TASK REQUIREMENTS. Copy out the items word for word, starting with the line that contains "Here in this" and continuing through the line that contains "92.8 inches".

++++

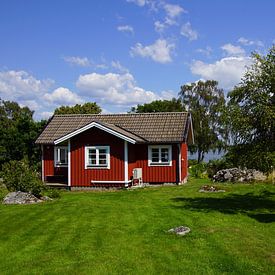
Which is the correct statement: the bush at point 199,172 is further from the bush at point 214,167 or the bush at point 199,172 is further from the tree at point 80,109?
the tree at point 80,109

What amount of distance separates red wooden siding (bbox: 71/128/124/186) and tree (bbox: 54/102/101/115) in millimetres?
31057

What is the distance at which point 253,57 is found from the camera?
56.0 feet

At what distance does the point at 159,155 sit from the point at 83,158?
5.06 meters

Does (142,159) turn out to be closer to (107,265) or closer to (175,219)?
(175,219)

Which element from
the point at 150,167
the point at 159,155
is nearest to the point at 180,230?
the point at 150,167

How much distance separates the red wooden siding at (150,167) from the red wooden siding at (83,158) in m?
1.39

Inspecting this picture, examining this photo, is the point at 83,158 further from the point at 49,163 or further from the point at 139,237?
the point at 139,237

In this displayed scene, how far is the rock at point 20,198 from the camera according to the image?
20859mm

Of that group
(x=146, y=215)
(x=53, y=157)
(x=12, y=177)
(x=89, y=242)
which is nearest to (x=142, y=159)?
(x=53, y=157)

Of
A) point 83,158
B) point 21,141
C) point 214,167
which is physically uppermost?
point 21,141

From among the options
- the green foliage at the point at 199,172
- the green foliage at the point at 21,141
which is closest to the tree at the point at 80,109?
the green foliage at the point at 21,141

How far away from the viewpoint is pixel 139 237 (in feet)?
41.5

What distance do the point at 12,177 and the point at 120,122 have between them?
11693 millimetres

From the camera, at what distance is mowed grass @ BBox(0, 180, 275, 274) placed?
9.84m
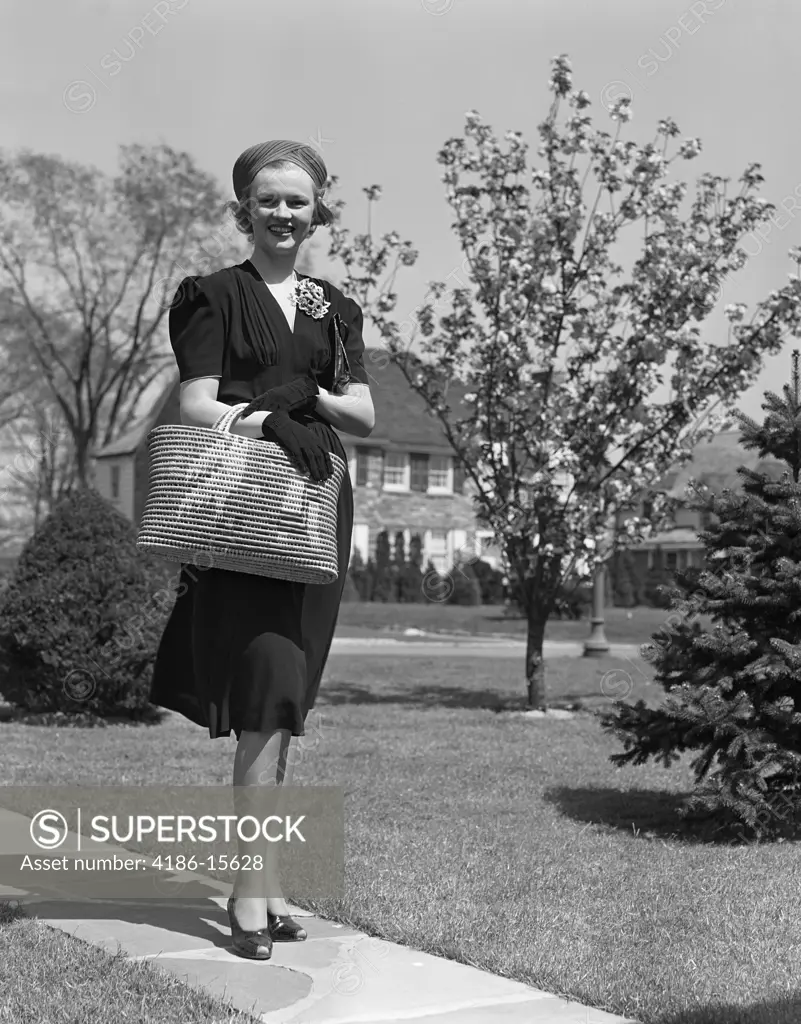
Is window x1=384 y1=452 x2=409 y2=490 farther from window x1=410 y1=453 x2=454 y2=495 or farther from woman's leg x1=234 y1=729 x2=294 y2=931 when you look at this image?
woman's leg x1=234 y1=729 x2=294 y2=931

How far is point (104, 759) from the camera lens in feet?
28.6

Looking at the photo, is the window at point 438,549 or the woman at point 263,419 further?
the window at point 438,549

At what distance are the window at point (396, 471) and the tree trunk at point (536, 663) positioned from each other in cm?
3281

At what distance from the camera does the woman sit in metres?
3.96

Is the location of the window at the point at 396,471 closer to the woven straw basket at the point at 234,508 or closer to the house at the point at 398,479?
the house at the point at 398,479

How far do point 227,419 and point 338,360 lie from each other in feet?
1.69

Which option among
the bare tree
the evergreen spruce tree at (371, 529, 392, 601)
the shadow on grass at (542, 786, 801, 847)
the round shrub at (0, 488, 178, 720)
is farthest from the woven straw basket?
the evergreen spruce tree at (371, 529, 392, 601)

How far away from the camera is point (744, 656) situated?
611 centimetres

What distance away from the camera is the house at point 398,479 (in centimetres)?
4478

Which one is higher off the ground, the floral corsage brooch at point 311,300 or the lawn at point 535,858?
the floral corsage brooch at point 311,300

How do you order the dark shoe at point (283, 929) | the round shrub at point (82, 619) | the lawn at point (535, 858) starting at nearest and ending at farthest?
the lawn at point (535, 858)
the dark shoe at point (283, 929)
the round shrub at point (82, 619)

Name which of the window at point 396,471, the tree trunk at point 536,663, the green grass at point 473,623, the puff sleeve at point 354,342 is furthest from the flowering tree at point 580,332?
the window at point 396,471

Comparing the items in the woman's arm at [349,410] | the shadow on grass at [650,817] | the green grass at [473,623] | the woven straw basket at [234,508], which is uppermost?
the woman's arm at [349,410]

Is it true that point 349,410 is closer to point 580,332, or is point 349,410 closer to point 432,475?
point 580,332
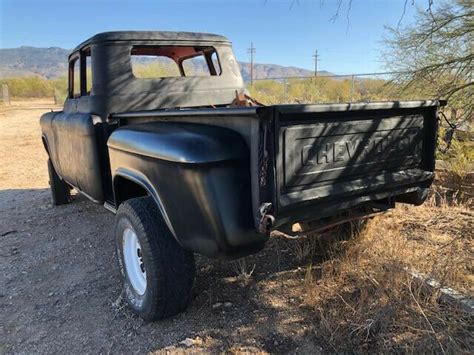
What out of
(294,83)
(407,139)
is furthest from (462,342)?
(294,83)

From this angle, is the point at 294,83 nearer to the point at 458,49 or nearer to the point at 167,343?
the point at 458,49

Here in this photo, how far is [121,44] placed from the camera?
3.86 m

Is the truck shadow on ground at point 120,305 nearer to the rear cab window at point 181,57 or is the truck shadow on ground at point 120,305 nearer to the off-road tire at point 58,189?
the off-road tire at point 58,189

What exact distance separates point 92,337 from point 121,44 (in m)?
2.49

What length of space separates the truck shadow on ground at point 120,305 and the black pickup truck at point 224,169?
223mm

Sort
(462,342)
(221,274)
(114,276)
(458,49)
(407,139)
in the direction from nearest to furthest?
(462,342), (407,139), (221,274), (114,276), (458,49)

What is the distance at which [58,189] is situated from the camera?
Result: 19.3ft

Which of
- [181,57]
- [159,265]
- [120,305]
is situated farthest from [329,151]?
[181,57]

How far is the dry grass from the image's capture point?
92.8 inches

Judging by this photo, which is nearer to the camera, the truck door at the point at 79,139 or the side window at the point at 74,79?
the truck door at the point at 79,139

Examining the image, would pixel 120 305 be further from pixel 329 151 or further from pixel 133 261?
pixel 329 151

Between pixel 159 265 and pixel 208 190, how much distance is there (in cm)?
74

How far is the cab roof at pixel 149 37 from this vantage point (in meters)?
3.82

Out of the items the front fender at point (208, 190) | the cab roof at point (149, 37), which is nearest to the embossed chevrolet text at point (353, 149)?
the front fender at point (208, 190)
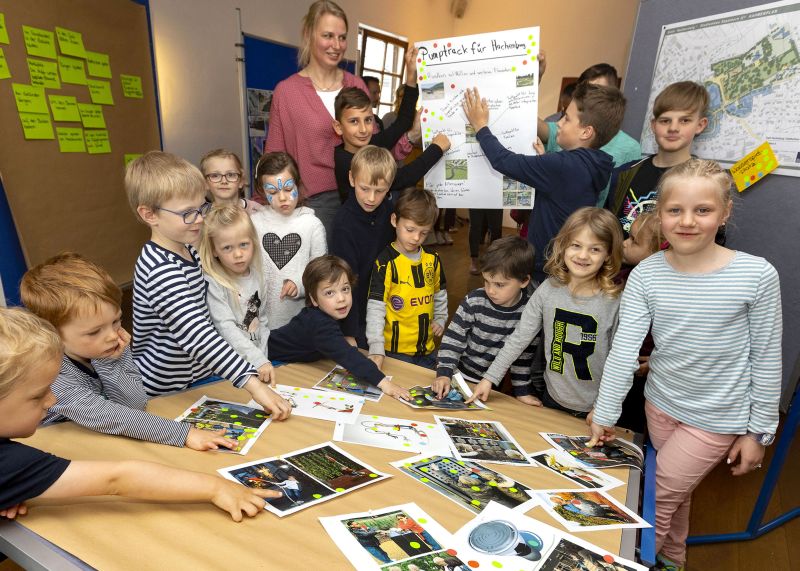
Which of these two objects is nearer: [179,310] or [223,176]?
[179,310]

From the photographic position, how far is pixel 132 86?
3.69 meters

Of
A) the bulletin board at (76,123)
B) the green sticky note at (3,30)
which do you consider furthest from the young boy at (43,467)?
the green sticky note at (3,30)

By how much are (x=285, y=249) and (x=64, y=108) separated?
218 centimetres

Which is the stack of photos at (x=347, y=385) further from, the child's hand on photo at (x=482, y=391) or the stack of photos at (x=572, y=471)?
the stack of photos at (x=572, y=471)

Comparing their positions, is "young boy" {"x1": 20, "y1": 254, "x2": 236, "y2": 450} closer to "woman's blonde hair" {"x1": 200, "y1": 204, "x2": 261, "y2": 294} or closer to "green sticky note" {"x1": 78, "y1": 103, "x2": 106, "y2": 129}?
"woman's blonde hair" {"x1": 200, "y1": 204, "x2": 261, "y2": 294}

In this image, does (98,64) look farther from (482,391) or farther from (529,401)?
(529,401)

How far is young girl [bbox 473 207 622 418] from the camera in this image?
167cm

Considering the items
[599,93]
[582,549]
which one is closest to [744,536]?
[582,549]

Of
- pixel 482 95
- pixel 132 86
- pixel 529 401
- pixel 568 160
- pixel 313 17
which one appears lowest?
pixel 529 401

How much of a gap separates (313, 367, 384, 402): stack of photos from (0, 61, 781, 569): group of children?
0.04m

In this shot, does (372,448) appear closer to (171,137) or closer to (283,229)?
(283,229)

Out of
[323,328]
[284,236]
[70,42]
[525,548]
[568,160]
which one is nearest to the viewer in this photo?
[525,548]

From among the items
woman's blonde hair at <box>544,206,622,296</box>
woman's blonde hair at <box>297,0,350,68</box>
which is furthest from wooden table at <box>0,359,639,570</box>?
woman's blonde hair at <box>297,0,350,68</box>

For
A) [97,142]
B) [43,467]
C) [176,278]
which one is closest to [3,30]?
[97,142]
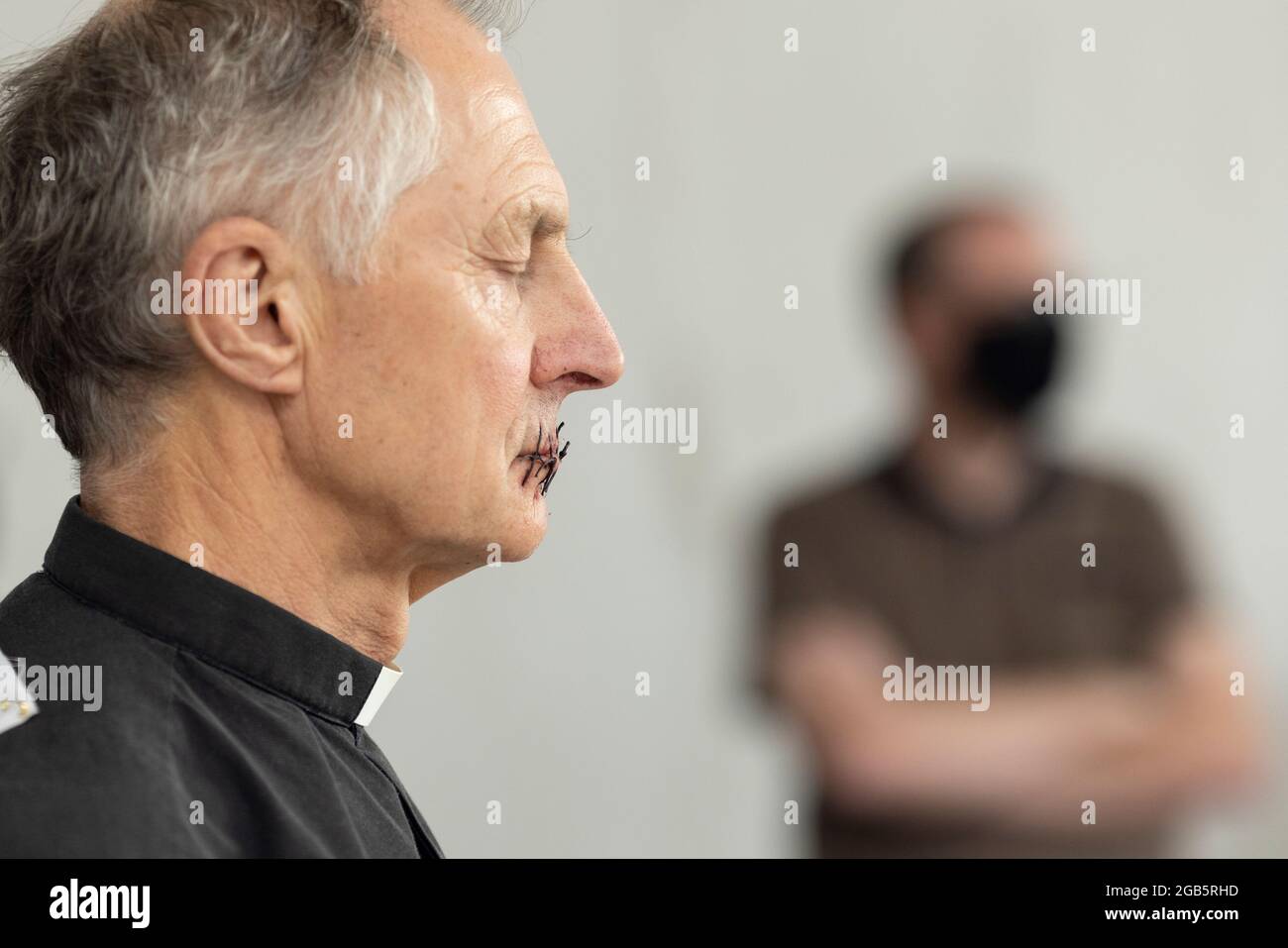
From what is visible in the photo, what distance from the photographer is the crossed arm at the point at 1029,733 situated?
6.24 feet

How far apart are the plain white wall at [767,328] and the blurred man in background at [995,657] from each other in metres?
0.63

++++

PROBLEM SOLUTION.
Here in this photo, how far is [121,44] placed from the camera?
3.86 m

Is the truck shadow on ground at point 120,305 nearer to the rear cab window at point 181,57 or is the truck shadow on ground at point 120,305 nearer to the off-road tire at point 58,189?
the off-road tire at point 58,189

What exact distance separates point 92,337 from point 121,44 (in m)?
2.49

What length of space separates the truck shadow on ground at point 120,305 and the black pickup truck at point 224,169?
223mm

Sort
(462,342)
(221,274)
(114,276)
(458,49)
(407,139)
in the direction from nearest to furthest?
(462,342), (407,139), (221,274), (114,276), (458,49)

What is the distance at which [58,189] is situated from the camera?
Result: 19.3ft

Which of
- [181,57]
- [159,265]
- [120,305]
is situated farthest from [329,151]?
[181,57]

How far is the dry grass from the image's capture point?
92.8 inches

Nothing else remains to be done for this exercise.